J Vineyards and Winery presents this full-flavored, French-style wine made from hand-harvested grapes. While the palate is juicy and light, gracefully displaying the variety's subtle acidity, the taste is lush and textured. Layers of lemon blossom, ripe melon, and tangerine unfold in the aromas, leading to a palate of lilikoi, golden peach, and citrus. Crushed stone lingers on the finish of this 13.8% alcohol wine, lifting the palate. You can find the wine for as low as $11.49 at Costco, though the average is around $13.40.
Daou Sauvignon Blanc Paso Robles
The sun-drenched Paso Robles vineyards in the heart of California's Central Coast create full-flavored, fruit-forward wines. Daou capitalizes on the region's terroir when producing its Paso Robles sauvignon blanc. With a 13.7% alcohol content, this aromatic white wine opens with zesty notes of lemon-lime citrus, grapefruit, and lemongrass, with underlying wild herbs, soft grasses, and lemon balm.
It is reminiscent of a lean, grassy, citrus fruit-driven New Zealand sauvignon blanc, though Daou offers a juicier, more well-rounded palate than many from Marlborough.
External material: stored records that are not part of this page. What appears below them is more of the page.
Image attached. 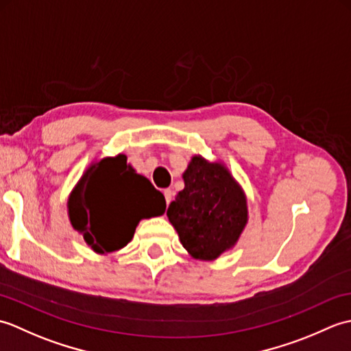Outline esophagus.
Instances as JSON below:
<instances>
[{
  "mask_svg": "<svg viewBox=\"0 0 351 351\" xmlns=\"http://www.w3.org/2000/svg\"><path fill=\"white\" fill-rule=\"evenodd\" d=\"M164 197H166V204L169 205L171 202V199H173V191H171L170 189L164 190Z\"/></svg>",
  "mask_w": 351,
  "mask_h": 351,
  "instance_id": "34e87169",
  "label": "esophagus"
}]
</instances>
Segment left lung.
<instances>
[{"label": "left lung", "mask_w": 351, "mask_h": 351, "mask_svg": "<svg viewBox=\"0 0 351 351\" xmlns=\"http://www.w3.org/2000/svg\"><path fill=\"white\" fill-rule=\"evenodd\" d=\"M185 187L167 208V217L191 258L214 261L230 250L247 225V197L220 161L195 155L184 171Z\"/></svg>", "instance_id": "left-lung-1"}]
</instances>
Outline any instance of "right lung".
Returning <instances> with one entry per match:
<instances>
[{
	"mask_svg": "<svg viewBox=\"0 0 351 351\" xmlns=\"http://www.w3.org/2000/svg\"><path fill=\"white\" fill-rule=\"evenodd\" d=\"M164 211L162 193L137 173L123 154L93 161L68 199L72 228L98 255L125 247L140 220Z\"/></svg>",
	"mask_w": 351,
	"mask_h": 351,
	"instance_id": "obj_1",
	"label": "right lung"
}]
</instances>
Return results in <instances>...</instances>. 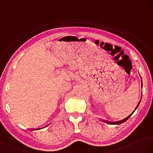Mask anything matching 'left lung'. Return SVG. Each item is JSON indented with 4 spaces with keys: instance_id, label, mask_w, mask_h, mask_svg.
<instances>
[{
    "instance_id": "8db88e82",
    "label": "left lung",
    "mask_w": 153,
    "mask_h": 153,
    "mask_svg": "<svg viewBox=\"0 0 153 153\" xmlns=\"http://www.w3.org/2000/svg\"><path fill=\"white\" fill-rule=\"evenodd\" d=\"M140 78H141V81H142V77H141V76H140ZM141 99H142V96H141V99H140V101L138 102V104H137V106H136V108H135V109H134V110L133 111V112L132 113H131V114H130L128 117H127L126 118H125V119H123V120H121L115 121V122H108V121L104 120V123H106V124H111V125H119V124H121L124 123V122H126V120H127L129 119V118L132 115V114H133V113H134V111L137 110V108H138V106H139L140 102Z\"/></svg>"
}]
</instances>
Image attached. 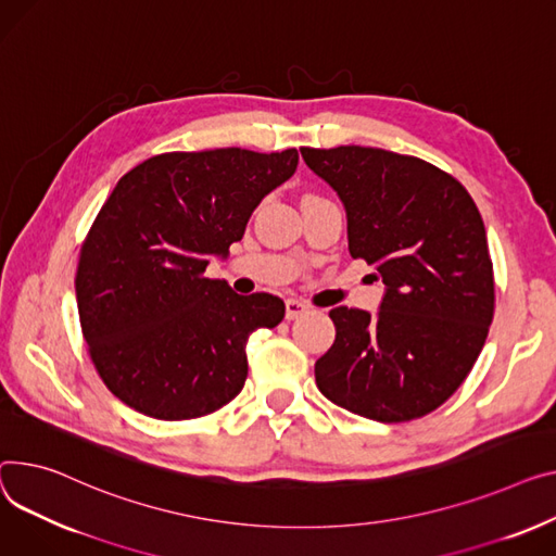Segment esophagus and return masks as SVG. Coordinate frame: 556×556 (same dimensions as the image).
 <instances>
[{"label":"esophagus","instance_id":"1","mask_svg":"<svg viewBox=\"0 0 556 556\" xmlns=\"http://www.w3.org/2000/svg\"><path fill=\"white\" fill-rule=\"evenodd\" d=\"M311 311V306L302 300H286V319H298L302 315H306Z\"/></svg>","mask_w":556,"mask_h":556}]
</instances>
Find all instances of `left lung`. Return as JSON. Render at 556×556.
<instances>
[{
  "label": "left lung",
  "instance_id": "8db88e82",
  "mask_svg": "<svg viewBox=\"0 0 556 556\" xmlns=\"http://www.w3.org/2000/svg\"><path fill=\"white\" fill-rule=\"evenodd\" d=\"M344 203L349 252L387 286L378 315L338 306L336 342L315 362L319 391L378 422L422 418L469 376L494 317L483 218L435 165L378 147H304Z\"/></svg>",
  "mask_w": 556,
  "mask_h": 556
}]
</instances>
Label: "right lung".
<instances>
[{
    "label": "right lung",
    "mask_w": 556,
    "mask_h": 556,
    "mask_svg": "<svg viewBox=\"0 0 556 556\" xmlns=\"http://www.w3.org/2000/svg\"><path fill=\"white\" fill-rule=\"evenodd\" d=\"M298 163V150L159 154L100 207L76 275L80 326L98 376L138 414L192 420L243 389L248 338L286 306L268 292L243 298L205 268Z\"/></svg>",
    "instance_id": "right-lung-1"
}]
</instances>
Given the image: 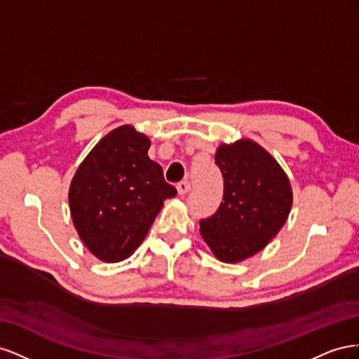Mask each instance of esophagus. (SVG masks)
<instances>
[{
	"mask_svg": "<svg viewBox=\"0 0 359 359\" xmlns=\"http://www.w3.org/2000/svg\"><path fill=\"white\" fill-rule=\"evenodd\" d=\"M177 190H178V194H181V196H184V194H187L190 190H191V184L190 181H181L178 186H177Z\"/></svg>",
	"mask_w": 359,
	"mask_h": 359,
	"instance_id": "esophagus-1",
	"label": "esophagus"
}]
</instances>
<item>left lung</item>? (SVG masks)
<instances>
[{"label": "left lung", "mask_w": 359, "mask_h": 359, "mask_svg": "<svg viewBox=\"0 0 359 359\" xmlns=\"http://www.w3.org/2000/svg\"><path fill=\"white\" fill-rule=\"evenodd\" d=\"M215 163L223 175V202L210 219L201 220V235L217 259L236 264L259 253L278 233L293 193L277 160L252 139L222 144Z\"/></svg>", "instance_id": "obj_1"}]
</instances>
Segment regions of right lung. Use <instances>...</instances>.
<instances>
[{"mask_svg": "<svg viewBox=\"0 0 359 359\" xmlns=\"http://www.w3.org/2000/svg\"><path fill=\"white\" fill-rule=\"evenodd\" d=\"M151 140L133 126L102 137L76 170L69 189L70 214L81 241L103 262L135 253L163 202L177 189L148 157Z\"/></svg>", "mask_w": 359, "mask_h": 359, "instance_id": "add662e5", "label": "right lung"}]
</instances>
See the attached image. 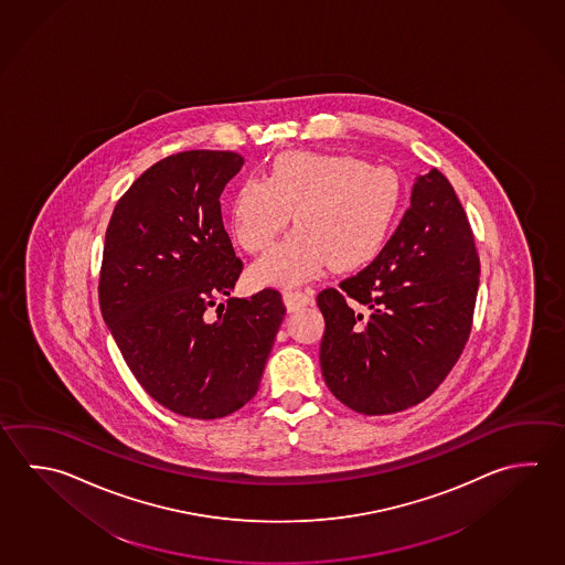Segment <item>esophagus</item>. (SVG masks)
<instances>
[{"mask_svg": "<svg viewBox=\"0 0 565 565\" xmlns=\"http://www.w3.org/2000/svg\"><path fill=\"white\" fill-rule=\"evenodd\" d=\"M282 298H285V305H287L290 312L298 310V308L307 307V305L312 302V295L305 292V290H285Z\"/></svg>", "mask_w": 565, "mask_h": 565, "instance_id": "34e87169", "label": "esophagus"}]
</instances>
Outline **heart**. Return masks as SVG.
Wrapping results in <instances>:
<instances>
[{
	"instance_id": "1",
	"label": "heart",
	"mask_w": 565,
	"mask_h": 565,
	"mask_svg": "<svg viewBox=\"0 0 565 565\" xmlns=\"http://www.w3.org/2000/svg\"><path fill=\"white\" fill-rule=\"evenodd\" d=\"M404 205L401 174L347 153L285 151L267 179L241 181L231 201V225L248 253H263L295 228L253 267L260 285H298L370 263L386 245Z\"/></svg>"
}]
</instances>
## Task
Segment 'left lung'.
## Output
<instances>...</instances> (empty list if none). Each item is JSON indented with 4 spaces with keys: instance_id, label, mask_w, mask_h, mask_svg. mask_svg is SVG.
<instances>
[{
    "instance_id": "obj_1",
    "label": "left lung",
    "mask_w": 565,
    "mask_h": 565,
    "mask_svg": "<svg viewBox=\"0 0 565 565\" xmlns=\"http://www.w3.org/2000/svg\"><path fill=\"white\" fill-rule=\"evenodd\" d=\"M412 205L379 257L320 292V366L350 411H406L440 386L472 332L480 257L448 179L418 177Z\"/></svg>"
}]
</instances>
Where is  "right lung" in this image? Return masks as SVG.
<instances>
[{
  "instance_id": "right-lung-1",
  "label": "right lung",
  "mask_w": 565,
  "mask_h": 565,
  "mask_svg": "<svg viewBox=\"0 0 565 565\" xmlns=\"http://www.w3.org/2000/svg\"><path fill=\"white\" fill-rule=\"evenodd\" d=\"M243 164L233 151L164 157L117 201L103 245L99 307L127 366L153 401L196 420L257 394L287 312L277 288L231 297L243 260L218 199Z\"/></svg>"
}]
</instances>
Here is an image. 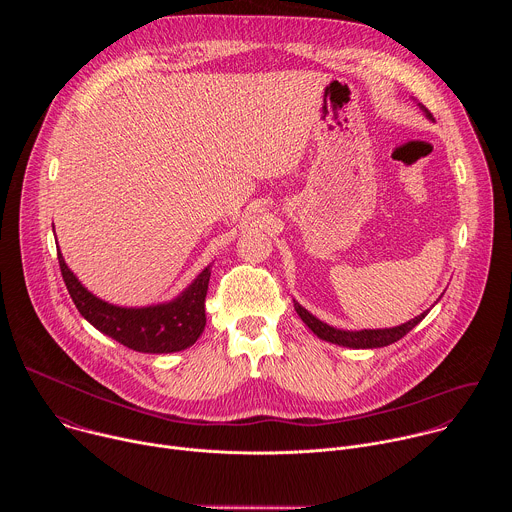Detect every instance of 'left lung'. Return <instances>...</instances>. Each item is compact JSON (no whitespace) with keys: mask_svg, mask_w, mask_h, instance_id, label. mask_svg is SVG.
I'll return each instance as SVG.
<instances>
[{"mask_svg":"<svg viewBox=\"0 0 512 512\" xmlns=\"http://www.w3.org/2000/svg\"><path fill=\"white\" fill-rule=\"evenodd\" d=\"M423 111L427 113V117H431V113L423 107ZM294 308L298 312V316L304 320V324L322 340H328L332 344H342V346H350V348H381L387 344H393L397 340H401L407 332H411L425 316L427 312H423L421 316H417L415 320H409L407 324H401L397 328H385V330H360V332H346V330H336L324 322H320L318 318H314L308 310H304L298 302H294Z\"/></svg>","mask_w":512,"mask_h":512,"instance_id":"left-lung-1","label":"left lung"}]
</instances>
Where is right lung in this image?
<instances>
[{
    "mask_svg": "<svg viewBox=\"0 0 512 512\" xmlns=\"http://www.w3.org/2000/svg\"><path fill=\"white\" fill-rule=\"evenodd\" d=\"M58 265L68 294L85 320L119 344L137 352H178L192 346L204 330V300L210 267H206L180 298L150 308H117L87 291L66 267L60 251Z\"/></svg>",
    "mask_w": 512,
    "mask_h": 512,
    "instance_id": "1",
    "label": "right lung"
}]
</instances>
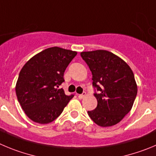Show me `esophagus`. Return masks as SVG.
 I'll return each instance as SVG.
<instances>
[{
  "instance_id": "esophagus-1",
  "label": "esophagus",
  "mask_w": 156,
  "mask_h": 156,
  "mask_svg": "<svg viewBox=\"0 0 156 156\" xmlns=\"http://www.w3.org/2000/svg\"><path fill=\"white\" fill-rule=\"evenodd\" d=\"M85 95H86V92H85V91H84V92H83L82 94H78V98H79L80 99H81V98H84V97H85Z\"/></svg>"
}]
</instances>
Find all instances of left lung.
<instances>
[{
    "label": "left lung",
    "mask_w": 156,
    "mask_h": 156,
    "mask_svg": "<svg viewBox=\"0 0 156 156\" xmlns=\"http://www.w3.org/2000/svg\"><path fill=\"white\" fill-rule=\"evenodd\" d=\"M92 74L97 107L88 111L91 120L101 127L119 123L130 112L137 95V85L130 67L108 51L81 53Z\"/></svg>",
    "instance_id": "obj_1"
}]
</instances>
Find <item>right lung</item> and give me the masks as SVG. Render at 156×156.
Wrapping results in <instances>:
<instances>
[{"label": "right lung", "instance_id": "1", "mask_svg": "<svg viewBox=\"0 0 156 156\" xmlns=\"http://www.w3.org/2000/svg\"><path fill=\"white\" fill-rule=\"evenodd\" d=\"M77 52L49 48L32 57L23 66L16 84L17 100L33 122L48 124L62 114L74 94L66 95L59 86Z\"/></svg>", "mask_w": 156, "mask_h": 156}]
</instances>
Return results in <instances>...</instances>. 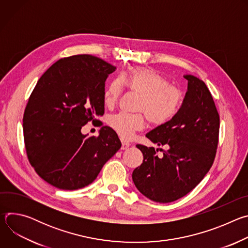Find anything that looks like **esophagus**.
Listing matches in <instances>:
<instances>
[{"label": "esophagus", "mask_w": 248, "mask_h": 248, "mask_svg": "<svg viewBox=\"0 0 248 248\" xmlns=\"http://www.w3.org/2000/svg\"><path fill=\"white\" fill-rule=\"evenodd\" d=\"M129 146H130V143H129V142H126V141L122 140V149H123V150L127 149Z\"/></svg>", "instance_id": "obj_1"}]
</instances>
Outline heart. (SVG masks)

It's a wine to enjoy over an afternoon brunch with pesto-crusted salmon atop a spring salad, energizing your palate from start to finish. Costco's reasonable $12.99 price and its widespread availability make Daou's wine a win-win.
Methodology
It's easy to walk into a typical grocery store and pick up a bottle of inexpensive wine crafted from a well-known, international grape variety by an established, large-volume producer. Hundreds of shoppers do so daily, oftentimes including me. However, in creating this list, I wanted to highlight Costco's diverse options. This included wines made from varieties that were not as common or well-known. I did this while also including a few larger producers and well-known varieties, rounding out the suggestions.
To assist in putting together the list and detailing each review, I drew on my knowledge, training, and expertise as a Certified Sommelier, Certified Specialist of Wine, and Spanish Wine Scholar with over 20 years of industry experience as a wine journalist. I have tried each of these wines and can speak to their quality, especially for the affordability that Costco offers.